EXERCISE DIRECTIONS — Reproduce the fishing report below, beginning at the words "Once the sky" and stopping after "in 26 hours.", with "Walker Island" changed to "the island".

QUOTED PASSAGE —
--------------------------------
# Orange Beach dock light hopping and wading



## Chris V (Oct 18, 2007)

Shark fished the beach yesterday afternoon and never went to bed so my friend James and I decided to launch the yaks down Wilson blvd and hit lights until daylight and then switch to wade fishing. Had very good action around the lights with Redfish, Specks, Black Snapper, small Jacks and Lookdowns. The reds were of all sizes and the specks were from 14-20 inches. I caught a huge, 18" Lookdown and two Black Snapper at 15". James was throwing Yo Zuri Pins Minnows and small buck tail jigs with decent luck but there was no doubt that fly fishing was the way to go.

Once the sky started to lighten a bit, we paddled over to Walker Island and beaches the yaks. It was slow at first but we had some great blowups on topwater and took a few nice reds. The wind picked up pretty good before long and we paddled back to get breakfast and much needed sleep since I hadn't slept in 26 hours.


----------



## JD7.62 (Feb 13, 2008)

Hardcore man. How do those look downs fight?


----------



## Chris V (Oct 18, 2007)

They do the jack thing, get on their sides and dig. It may sound funny, but I actually will target them on the outside perimeter of the lights with a 3WT fly rod. Pretty fun


----------



## JD7.62 (Feb 13, 2008)

They look like they would be sporty. They are pretty common in aquariums and generally run well over $100 a pop.


----------



## Chris V (Oct 18, 2007)

Cool....wanna buy some! Lol


----------



## JD7.62 (Feb 13, 2008)

Im going back to freshwater now. My payara have grown nearly three inches in just a month! 

I need to head south and grab me some peacocks. My payara grow too fast to get juvy pbass so I will need to find a source of some larger ones.


----------



## MrPhoShiz (Sep 22, 2010)

sounds like a blast! JD lmk when you go im gonna be in Orlando for the Disney Half Marathon in january and im bringing the Fly and a Ultralight for som Pbass


----------



## JD7.62 (Feb 13, 2008)

MrPhoShiz said:


> sounds like a blast! JD lmk when you go im gonna be in Orlando for the Disney Half Marathon in january and im bringing the Fly and a Ultralight for som Pbass


Orlando is still too far north for peacocks. 

I have a buddy in Melbourne who goes south frequently to fish for exotics, I just need to find some time to get away!


----------
--------------------------------
SOURCE DATA —
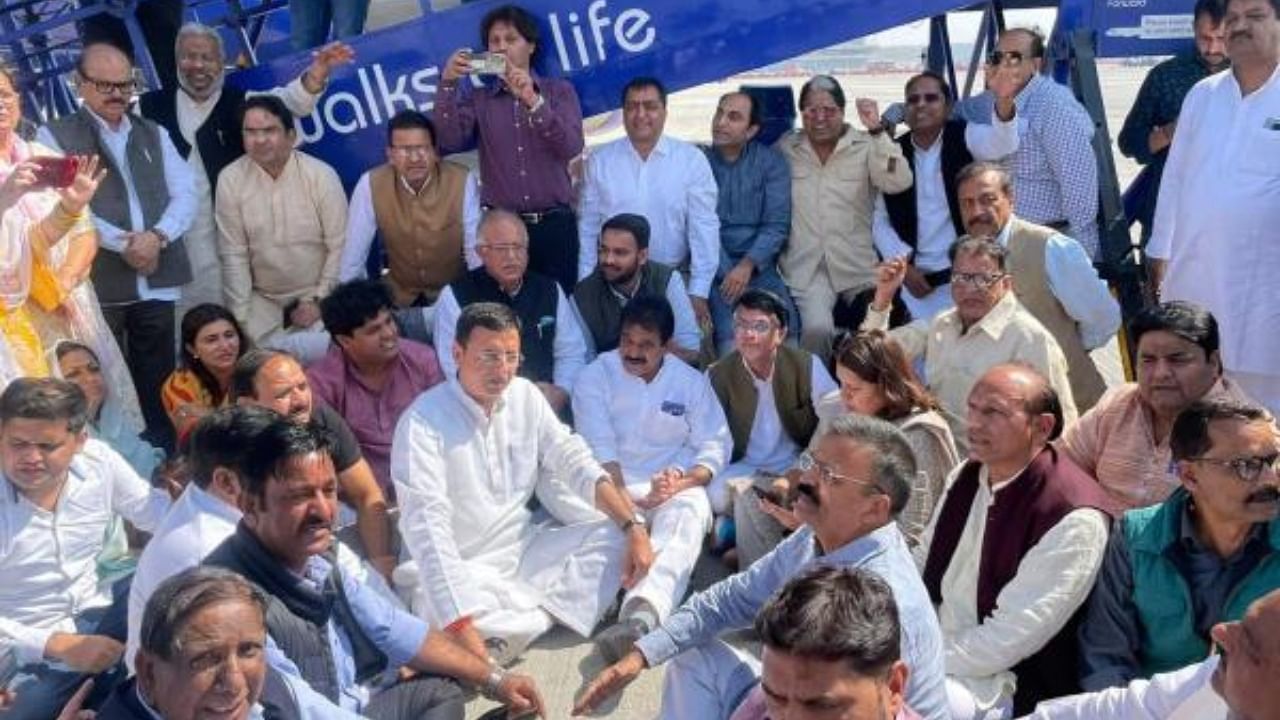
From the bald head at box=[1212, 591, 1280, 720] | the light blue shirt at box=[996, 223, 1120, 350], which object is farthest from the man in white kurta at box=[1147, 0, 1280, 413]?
the bald head at box=[1212, 591, 1280, 720]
--------------------------------
PROBLEM SOLUTION —
Once the sky started to lighten a bit, we paddled over to the island and beaches the yaks. It was slow at first but we had some great blowups on topwater and took a few nice reds. The wind picked up pretty good before long and we paddled back to get breakfast and much needed sleep since I hadn't slept in 26 hours.